The EU simply ignored the Dutch appeal. Last summer, lawmakers in Italy’s Chamber of Deputies unanimously passed a resolution calling for the international community to ratchet up its pressure on Syrian President Bashar Assad, to “end his government’s repression of democracy activists, as well as Iran’s and Hezbollah’s influence in Syria.”

The EU, once again, took no action against Hezbollah.

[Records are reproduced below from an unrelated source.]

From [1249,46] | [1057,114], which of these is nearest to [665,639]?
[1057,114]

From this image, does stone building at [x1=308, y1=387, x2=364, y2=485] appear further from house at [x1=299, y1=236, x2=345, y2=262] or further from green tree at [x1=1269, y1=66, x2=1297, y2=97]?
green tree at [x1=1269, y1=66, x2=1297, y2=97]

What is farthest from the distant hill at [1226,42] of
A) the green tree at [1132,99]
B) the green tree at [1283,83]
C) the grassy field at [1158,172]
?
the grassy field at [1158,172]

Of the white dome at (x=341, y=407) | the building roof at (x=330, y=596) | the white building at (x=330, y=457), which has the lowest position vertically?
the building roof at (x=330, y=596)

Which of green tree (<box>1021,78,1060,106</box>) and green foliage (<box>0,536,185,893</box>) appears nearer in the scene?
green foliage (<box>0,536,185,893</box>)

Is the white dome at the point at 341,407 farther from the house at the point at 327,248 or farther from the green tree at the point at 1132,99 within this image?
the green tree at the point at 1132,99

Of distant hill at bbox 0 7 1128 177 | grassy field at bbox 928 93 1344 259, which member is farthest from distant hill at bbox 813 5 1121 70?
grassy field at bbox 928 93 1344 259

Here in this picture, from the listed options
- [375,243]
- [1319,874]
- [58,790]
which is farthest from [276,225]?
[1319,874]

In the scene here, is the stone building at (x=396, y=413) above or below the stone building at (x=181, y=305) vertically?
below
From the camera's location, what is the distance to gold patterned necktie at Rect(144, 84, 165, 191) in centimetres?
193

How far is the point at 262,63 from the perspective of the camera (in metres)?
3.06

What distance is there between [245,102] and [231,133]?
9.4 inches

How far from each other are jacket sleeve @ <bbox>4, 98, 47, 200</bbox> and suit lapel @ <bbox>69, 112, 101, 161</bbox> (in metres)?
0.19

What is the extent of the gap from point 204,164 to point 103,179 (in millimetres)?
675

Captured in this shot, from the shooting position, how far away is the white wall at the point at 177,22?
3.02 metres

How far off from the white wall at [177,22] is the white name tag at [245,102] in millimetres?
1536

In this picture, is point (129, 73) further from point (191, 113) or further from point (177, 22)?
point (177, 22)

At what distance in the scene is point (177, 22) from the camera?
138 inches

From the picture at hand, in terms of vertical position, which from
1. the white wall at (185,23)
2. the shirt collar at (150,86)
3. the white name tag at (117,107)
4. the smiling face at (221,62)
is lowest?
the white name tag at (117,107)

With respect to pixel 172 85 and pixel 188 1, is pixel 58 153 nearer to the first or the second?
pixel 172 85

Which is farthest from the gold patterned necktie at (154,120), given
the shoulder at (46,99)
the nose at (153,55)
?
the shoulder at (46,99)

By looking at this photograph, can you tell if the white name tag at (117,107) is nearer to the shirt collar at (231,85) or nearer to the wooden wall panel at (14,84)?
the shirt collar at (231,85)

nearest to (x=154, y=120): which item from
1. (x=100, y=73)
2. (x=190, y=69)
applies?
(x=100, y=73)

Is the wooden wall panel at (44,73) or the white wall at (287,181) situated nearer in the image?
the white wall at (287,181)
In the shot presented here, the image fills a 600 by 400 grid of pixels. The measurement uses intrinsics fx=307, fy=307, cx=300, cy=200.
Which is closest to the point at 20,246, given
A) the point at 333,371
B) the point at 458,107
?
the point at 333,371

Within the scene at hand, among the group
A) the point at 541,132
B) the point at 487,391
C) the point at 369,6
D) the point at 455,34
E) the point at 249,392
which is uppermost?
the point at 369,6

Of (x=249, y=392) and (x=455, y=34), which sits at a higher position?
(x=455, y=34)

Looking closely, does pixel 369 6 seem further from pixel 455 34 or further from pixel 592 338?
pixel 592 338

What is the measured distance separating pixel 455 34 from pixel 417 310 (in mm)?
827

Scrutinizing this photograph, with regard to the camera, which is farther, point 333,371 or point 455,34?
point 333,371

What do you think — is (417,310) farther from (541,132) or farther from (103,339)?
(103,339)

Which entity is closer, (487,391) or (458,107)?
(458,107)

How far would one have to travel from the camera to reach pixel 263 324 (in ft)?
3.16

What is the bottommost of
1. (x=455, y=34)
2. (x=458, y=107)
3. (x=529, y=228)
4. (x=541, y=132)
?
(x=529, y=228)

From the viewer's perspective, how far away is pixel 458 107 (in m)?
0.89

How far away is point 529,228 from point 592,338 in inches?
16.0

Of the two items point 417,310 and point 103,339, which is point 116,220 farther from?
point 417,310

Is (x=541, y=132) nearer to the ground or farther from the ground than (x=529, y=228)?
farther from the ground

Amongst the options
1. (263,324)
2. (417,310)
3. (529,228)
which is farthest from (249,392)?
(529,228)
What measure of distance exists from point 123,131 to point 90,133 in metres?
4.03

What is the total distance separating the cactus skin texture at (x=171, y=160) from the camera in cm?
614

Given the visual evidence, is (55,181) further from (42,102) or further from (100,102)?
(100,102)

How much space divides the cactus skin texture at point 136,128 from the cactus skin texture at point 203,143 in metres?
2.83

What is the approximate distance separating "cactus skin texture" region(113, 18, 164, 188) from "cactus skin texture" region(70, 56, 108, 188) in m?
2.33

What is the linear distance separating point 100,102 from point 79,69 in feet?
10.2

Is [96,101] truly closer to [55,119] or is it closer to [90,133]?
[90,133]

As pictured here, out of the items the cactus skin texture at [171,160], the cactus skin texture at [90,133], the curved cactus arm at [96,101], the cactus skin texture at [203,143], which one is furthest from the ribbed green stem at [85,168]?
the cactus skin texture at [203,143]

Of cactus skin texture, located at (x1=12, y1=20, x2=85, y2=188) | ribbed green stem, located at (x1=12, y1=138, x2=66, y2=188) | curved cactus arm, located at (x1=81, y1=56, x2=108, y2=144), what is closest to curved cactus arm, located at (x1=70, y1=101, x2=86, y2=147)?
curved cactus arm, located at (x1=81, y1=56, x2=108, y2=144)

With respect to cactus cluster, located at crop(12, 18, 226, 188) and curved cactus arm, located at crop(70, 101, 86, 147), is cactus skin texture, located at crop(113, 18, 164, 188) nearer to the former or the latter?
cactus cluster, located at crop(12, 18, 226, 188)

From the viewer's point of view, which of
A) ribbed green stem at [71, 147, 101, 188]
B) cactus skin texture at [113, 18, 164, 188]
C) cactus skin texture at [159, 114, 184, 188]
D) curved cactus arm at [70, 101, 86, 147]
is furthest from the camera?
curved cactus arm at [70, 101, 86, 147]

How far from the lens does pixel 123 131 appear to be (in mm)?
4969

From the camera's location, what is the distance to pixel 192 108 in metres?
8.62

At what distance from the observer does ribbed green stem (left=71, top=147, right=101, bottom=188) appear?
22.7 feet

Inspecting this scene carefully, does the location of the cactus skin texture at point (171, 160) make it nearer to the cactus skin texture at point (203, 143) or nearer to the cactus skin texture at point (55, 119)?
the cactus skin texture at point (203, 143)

Prof. Gerald Steinberg, the head of the Jerusalem-based watchdog group NGO Monitor, told the Post that “in Lebanon, millions of euros from the EU budget are provided under the banner of ‘education reform,’ while the education minister has mandated the teaching of ‘Resistance,’ meaning Hezbollah terrorism, backed by Iran, as demonstrated tragically in Bulgaria.

Without full transparency in decision-making and independent evaluation, the history of EC failure in dealing with Middle Eastern realities is perpetuated.”

The Post first reported on Germany’s Interior Ministry issuing an administrative order in 2008 that merely restricted the Hezbollah television station Al-Manar from buying advertisements, fund-raising for its Beirut studio and the reception of its programs in German hotels. According to the Brussels-based European Foundation for Democracy, “Al- Manar TV was removed from all European satellites in 2004 and 2005 when it was found to violate European and national audiovisual directives.”

The foundation has long argued that Al-Manar ought to be banned because its programs are “aimed at spreading violent ideologies, jihadism, indoctrinating young children with hate, inciting terrorism and glorifying suicide bombers, spreading viciously anti-Semitic propaganda, and calling for attacks against Western targets. Al-Manar TV reaches between 10-15 million viewers daily and is used by Hezbollah to recruit terrorists and reportedly is used communicate with sleeper cells around the globe.”

Israel has, without a doubt, a dog in the fight to ban Hezbollah in Europe, because the group seeks to obliterate the Jewish state and to murder its civilians and Jews abroad. Hezbollah killings of French soldiers in Beirut and the Bulgarian bus driver would suggest that the EU also has a major dog in the fight, but it is still unwilling to confront Hezbollah.

Benjamin Weinthal is a research fellow at the Foundation for Defense of Democracies and a reporter for The Jerusalem Post.